TAREFAS OBRIGATÓRIAS:
A. Pode duplicar o trecho do texto sobre memória e recordação que começa nas palavras que contêm "A feliz recordação" e termina depois de "dados mais acidentais."?
B. Na frase do texto sobre memória e recordação que trata da passagem do homem pela terra, que expressões são usadas para dizer como essa passagem se efetua?
C. Consegue retomar o texto sobre memória e recordação a partir da última frase apresentada?

DOCUMENTO DE ORIGEM:

###

Memória vs Recordação


 As Armas da Juventude e da Velhice

Recordar-se não é o mesmo que lembrar-se; não são de maneira nenhuma idênticos. A gente pode muito bem lembrar-se de um evento, rememorá-lo com todos os pormenores, sem por isso dele ter a recordação. A memória não é mais do que uma condição transitória da recordação: ela permite ao vivido que se apresente para consagrar a recordação. Esta distinção torna-se manifesta ao exame das diversas idades da vida. O velho perde a memória, que geralmente é de todas as faculdades a primeira a desaparecer. No entanto, o velho tem algo de poeta; a imaginação popular vê no velho um profeta, animado pelo espírito divino. Mas a recordação é a sua melhor força, a consolação que os sustenta, porque lhe dá a visão distante, a visão de poeta. Ao invés, o moço possui a memória em alto grau, usa dela com facilidade, mas falta-lhe o mínimo dom de se recordar. Em vez de dizer: «aprendido na mocidade, conservado na velhice», poderíamos propor: «memória na mocidade, recordação na velhice». Os óculos dos velhos são graduados para ver ao perto; mas o moço que tem de usar óculos, usa-os para ver ao longe; porque lhe falta o poder da recordação, que tem por efeito afastar, distanciar.

A feliz recordação do velho é, como a feliz facilidade do moço, um gracioso dom da natureza, da natureza que protege com seus cuidados maternais as duas idades da vida que mais precisam de socorro, se bem que, em certo sentido, sejam também as mais favorecidas. Mas é por isso também que a recordação, tal como a memória, muitas vezes não passa de portadora dos dados mais acidentais.
Apesar de se distinguirem por grande diferença, a recordação e a memória são por vezes tomadas uma pela outra. A recordação é efetivamente idealidade, mas como tal, implica uma responsabilidade muito maior do que a memória, que é indiferente ao ideal.

A recordação tem por fim evitar as soluções de continuidade na vida humana e dar ao homem a certeza de que a sua passagem pela terra efetua uno tenore, num só traço, num soporo, e pode exprimir-se na unidade. Assim se liberta ela da necessidade em que a língua se encontra de repassar incessantemente pelas mesmas tagarelices, para reproduzir aquelas de que a vida se encontra repleta. A condição da imortalidade do homem é que a vida dele decorra uno tenore.

###

DADOS FORNECIDOS:
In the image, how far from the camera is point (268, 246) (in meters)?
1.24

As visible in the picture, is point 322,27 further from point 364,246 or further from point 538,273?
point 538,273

###

RESULTADOS POR TAREFA:
A.
A feliz recordação do velho é, como a feliz facilidade do moço, um gracioso dom da natureza, da natureza que protege com seus cuidados maternais as duas idades da vida que mais precisam de socorro, se bem que, em certo sentido, sejam também as mais favorecidas. Mas é por isso também que a recordação, tal como a memória, muitas vezes não passa de portadora dos dados mais acidentais.

B.
- uno tenore
- num só traço
- num soporo

C.
Soren Kierkegaard, in "O Banquete"http://www.citador.pt/textos/a/soren-kierkegaard

sábado, 9 de março de 2013

A Existência de Deus

Deus não é um nome, mas um conceito.

A Prova da Existência de Deus

Não será um empreendimento excêntrico pretender extrair dos atos de Napoleão a prova da sua existência? Porque, se é verdade que a sua existência explica os seus atos, os seus atos não podem provar a sua existência, a menos que esta tenha já sido implicitamente posta na palavra sua. Além disso, na medida em que Napoleão não é senão um indivíduo, não existe entre os seus atos e ele relação absoluta tal que nenhum outro indivíduo seria capaz das mesmas ações: é talvez essa a razão que me impede de concluir dos atos para a existência. Com efeito, se digo que os atos são de Napoleão, então a prova é supérflua, pois que já me referi a ela; mas se ignoro o nome do seu autor, como provar pelos próprios atos que eles são efetivamente de Napoleão? Não posso ultrapassar a afirmação, inteiramente abstrata, de que procedem de um grande general, etc.

Pelo contrário, entre Deus e os seus atos existe uma relação absoluta, porque Deus não é um nome, mas um conceito, e é talvez por isso que a sua essentia involvit existentiam. Assim, os atos de Deus só Deus pode praticá-los; muito bem; mas quais são então os atos de Deus? De atos imediatos, a partir dos quais possa provar a sua existência, não vejo o menor vestígio, a menos que admita que a ação da sua sabedoria da natureza, da sua bondade ou da sua sabedoria na Providência entre pelos olhos dentro. Mas, com isto, não abro eu a porta, pelo contrário, a tentações terríveis, tentações tais que não é possível superá-las a todas? Não, de tal ordem de considerações não consigo tirar verdadeiramente a prova da existência de Deus, e, mesmo que o tentasse, jamais conseguiria levá-lo a termo, enquanto me veria forçado a viver sempre em suspenso, com o receio de que me sucedesse de repente alguma coisa tão terrível como a perda das minhas pequenas provas.

Soren Kierkegaard, in "Mitos Filosóficos"  http://www.citador.pt/textos/a/soren-kierkegaard

domingo, 3 de março de 2013

Romantismo-Idealismo do Amor


A grandiosidade do Homem depende da Mulher, mas só enquanto não a possui...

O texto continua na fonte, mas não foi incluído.